__WHAT IS BEING ASKED__
Write out all the lines again, precisely as they stand, but without the images.

[Image-linked spatial questions]
++++++++++

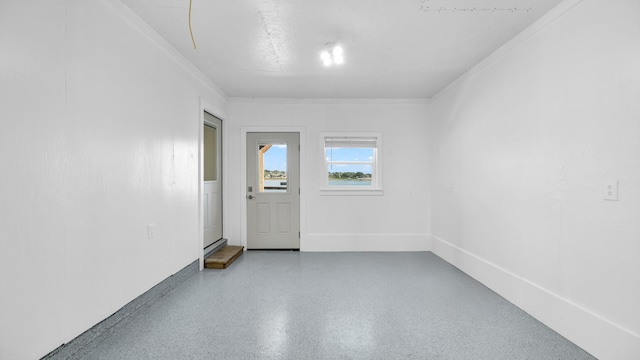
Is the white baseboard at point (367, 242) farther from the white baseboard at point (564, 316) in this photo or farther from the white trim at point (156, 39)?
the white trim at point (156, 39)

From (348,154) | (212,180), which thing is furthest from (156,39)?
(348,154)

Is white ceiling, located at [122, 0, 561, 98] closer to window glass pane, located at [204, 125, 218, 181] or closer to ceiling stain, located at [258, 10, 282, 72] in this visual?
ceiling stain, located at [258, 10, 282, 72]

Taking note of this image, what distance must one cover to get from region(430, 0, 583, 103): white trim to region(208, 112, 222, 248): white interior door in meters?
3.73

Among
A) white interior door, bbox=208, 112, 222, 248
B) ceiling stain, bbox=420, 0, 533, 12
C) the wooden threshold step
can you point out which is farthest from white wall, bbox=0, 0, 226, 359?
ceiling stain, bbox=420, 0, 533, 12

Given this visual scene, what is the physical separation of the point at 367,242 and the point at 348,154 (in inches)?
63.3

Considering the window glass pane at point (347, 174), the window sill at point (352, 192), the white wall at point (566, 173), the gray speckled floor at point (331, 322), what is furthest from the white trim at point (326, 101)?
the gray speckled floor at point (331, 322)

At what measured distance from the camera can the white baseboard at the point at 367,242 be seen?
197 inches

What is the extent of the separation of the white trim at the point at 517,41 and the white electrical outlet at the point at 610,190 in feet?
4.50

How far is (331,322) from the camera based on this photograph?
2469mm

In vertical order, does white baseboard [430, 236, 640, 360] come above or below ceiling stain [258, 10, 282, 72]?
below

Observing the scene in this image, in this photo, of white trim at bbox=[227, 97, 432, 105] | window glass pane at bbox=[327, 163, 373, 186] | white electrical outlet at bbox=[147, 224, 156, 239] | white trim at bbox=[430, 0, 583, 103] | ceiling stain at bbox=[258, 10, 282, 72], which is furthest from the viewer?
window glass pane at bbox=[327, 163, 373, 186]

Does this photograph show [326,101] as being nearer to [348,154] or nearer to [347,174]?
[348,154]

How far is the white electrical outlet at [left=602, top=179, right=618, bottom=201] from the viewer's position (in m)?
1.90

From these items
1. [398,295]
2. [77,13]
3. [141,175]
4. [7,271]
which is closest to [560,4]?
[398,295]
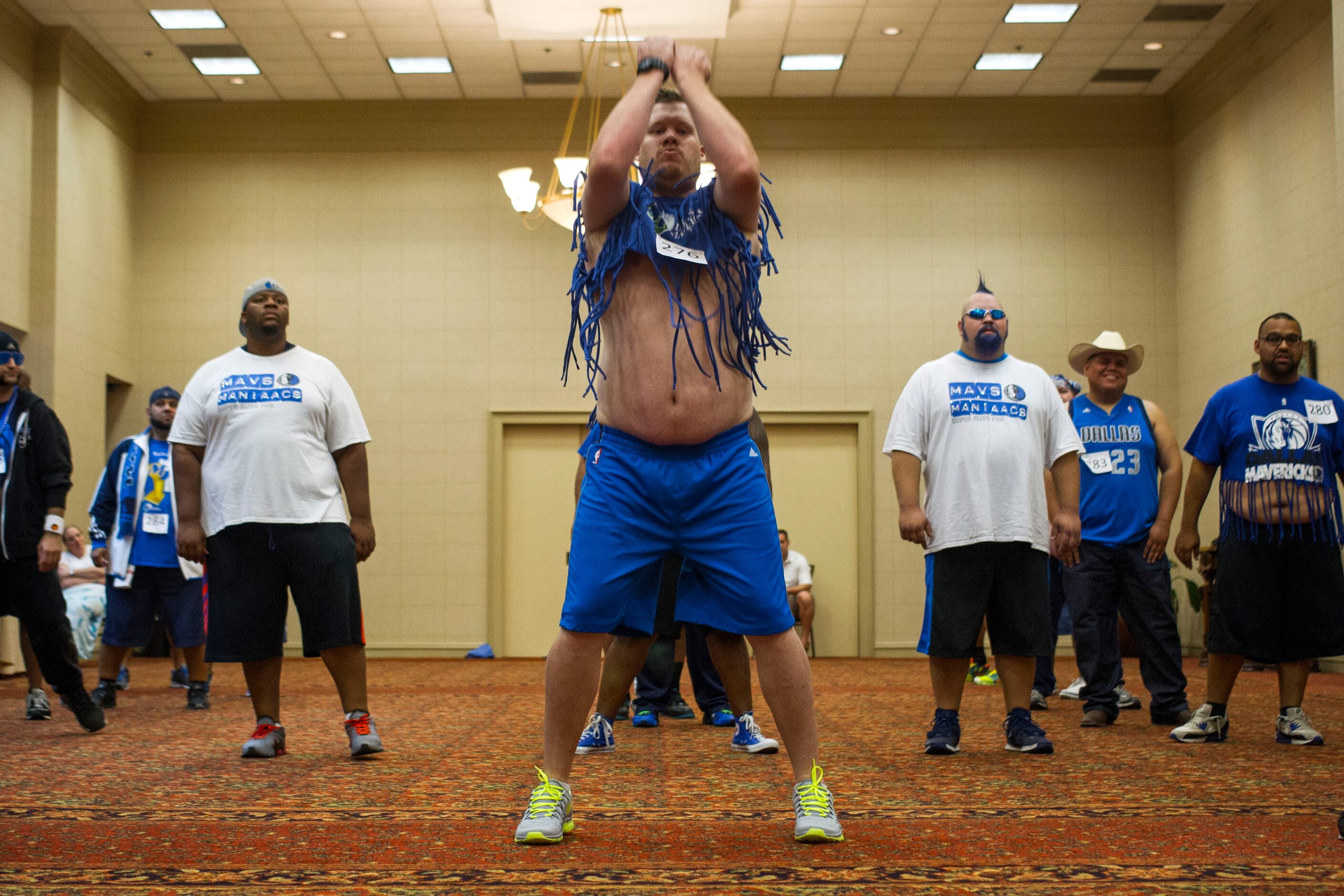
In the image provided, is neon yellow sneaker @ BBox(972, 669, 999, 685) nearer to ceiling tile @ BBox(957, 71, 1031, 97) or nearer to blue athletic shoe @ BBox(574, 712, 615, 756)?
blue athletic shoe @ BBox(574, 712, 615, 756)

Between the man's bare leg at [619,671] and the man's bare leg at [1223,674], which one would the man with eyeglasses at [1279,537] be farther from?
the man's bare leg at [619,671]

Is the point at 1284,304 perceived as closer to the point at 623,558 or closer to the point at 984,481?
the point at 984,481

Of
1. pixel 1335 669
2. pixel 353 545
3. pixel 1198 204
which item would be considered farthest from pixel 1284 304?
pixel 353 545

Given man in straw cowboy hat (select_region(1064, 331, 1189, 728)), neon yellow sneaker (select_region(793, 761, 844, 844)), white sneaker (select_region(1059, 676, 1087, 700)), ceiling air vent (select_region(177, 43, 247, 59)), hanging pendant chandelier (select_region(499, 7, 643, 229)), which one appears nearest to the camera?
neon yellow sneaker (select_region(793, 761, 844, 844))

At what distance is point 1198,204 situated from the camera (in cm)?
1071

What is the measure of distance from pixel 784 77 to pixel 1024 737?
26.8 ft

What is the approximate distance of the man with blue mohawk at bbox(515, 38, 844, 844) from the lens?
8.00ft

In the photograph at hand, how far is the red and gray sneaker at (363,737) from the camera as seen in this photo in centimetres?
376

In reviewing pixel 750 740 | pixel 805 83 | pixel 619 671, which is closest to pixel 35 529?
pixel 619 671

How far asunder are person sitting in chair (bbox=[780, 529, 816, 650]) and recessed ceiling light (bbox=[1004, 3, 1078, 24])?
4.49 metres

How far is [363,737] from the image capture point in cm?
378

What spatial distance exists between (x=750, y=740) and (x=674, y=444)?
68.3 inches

++++++++++

__COMPLETE OUTPUT__
Is the white baseboard at point (367, 242) farther from the white baseboard at point (564, 316) in this photo or farther from the white trim at point (156, 39)?
the white trim at point (156, 39)

From (348,154) | (212,180), which thing is furthest from (156,39)?
(348,154)

Is white ceiling, located at [122, 0, 561, 98] closer to window glass pane, located at [204, 125, 218, 181] or closer to ceiling stain, located at [258, 10, 282, 72] in this visual?
ceiling stain, located at [258, 10, 282, 72]

Taking note of this image, what distance must one cover to get from region(430, 0, 583, 103): white trim to region(208, 112, 222, 248): white interior door in meters?
3.73

Among
A) white interior door, bbox=208, 112, 222, 248
B) ceiling stain, bbox=420, 0, 533, 12
C) the wooden threshold step
can you point out which is farthest from white wall, bbox=0, 0, 226, 359?
ceiling stain, bbox=420, 0, 533, 12

Given this visual scene, what is the physical separation of the point at 367,242 and the point at 348,154 (in inches)?
63.3

Considering the window glass pane at point (347, 174), the window sill at point (352, 192), the white wall at point (566, 173), the gray speckled floor at point (331, 322), what is furthest from the white trim at point (326, 101)?
the gray speckled floor at point (331, 322)

At what measured distance from the camera can the white baseboard at the point at 367,242 be seen?
197 inches

What is the extent of the separation of the white trim at the point at 517,41 and the white electrical outlet at the point at 610,190 in feet?
4.50

How far is (331,322) from the camera based on this photograph?
2469mm

In vertical order, does white baseboard [430, 236, 640, 360] come above or below ceiling stain [258, 10, 282, 72]?
below

Observing the scene in this image, in this photo, of white trim at bbox=[227, 97, 432, 105] | window glass pane at bbox=[327, 163, 373, 186] | white electrical outlet at bbox=[147, 224, 156, 239] | white trim at bbox=[430, 0, 583, 103] | ceiling stain at bbox=[258, 10, 282, 72], which is furthest from the viewer?
window glass pane at bbox=[327, 163, 373, 186]

Does this photograph show [326,101] as being nearer to [348,154] or nearer to [347,174]?
[348,154]

How far is the white electrical outlet at [left=602, top=179, right=618, bottom=201] from the viewer's position (in m)?
1.90

From these items
1. [398,295]
2. [77,13]
3. [141,175]
4. [7,271]
which is closest to [560,4]?
[398,295]
In the image provided, is neon yellow sneaker @ BBox(972, 669, 999, 685) nearer to ceiling tile @ BBox(957, 71, 1031, 97) or nearer to blue athletic shoe @ BBox(574, 712, 615, 756)?
blue athletic shoe @ BBox(574, 712, 615, 756)

Between the man's bare leg at [619,671] and the man's bare leg at [1223,674], which one would the man with eyeglasses at [1279,537] be farther from?
the man's bare leg at [619,671]

Is the point at 1284,304 perceived as closer to the point at 623,558 or closer to the point at 984,481?
the point at 984,481

Of
1. pixel 1335 669
2. pixel 353 545
3. pixel 1198 204
which item would be considered farthest from pixel 1284 304?
pixel 353 545

Given man in straw cowboy hat (select_region(1064, 331, 1189, 728)), neon yellow sneaker (select_region(793, 761, 844, 844)), white sneaker (select_region(1059, 676, 1087, 700)), ceiling air vent (select_region(177, 43, 247, 59)), hanging pendant chandelier (select_region(499, 7, 643, 229)), which one appears nearest to the camera?
neon yellow sneaker (select_region(793, 761, 844, 844))

At what distance is point 1198,204 situated from the camera (in cm)?
1071

What is the measure of distance from pixel 784 77 to pixel 1024 737?
26.8 ft

What is the approximate distance of the man with blue mohawk at bbox(515, 38, 844, 844) from the lens?
8.00ft

In the photograph at hand, how far is the red and gray sneaker at (363,737) from the camera as seen in this photo in centimetres?
376

In reviewing pixel 750 740 | pixel 805 83 | pixel 619 671, which is closest to pixel 35 529?
pixel 619 671

How far asunder are person sitting in chair (bbox=[780, 529, 816, 650]) and recessed ceiling light (bbox=[1004, 3, 1078, 24])?
4.49 metres

How far is [363,737] from the image capture point in cm?
378

What spatial distance exists between (x=750, y=740) and (x=674, y=444)?
68.3 inches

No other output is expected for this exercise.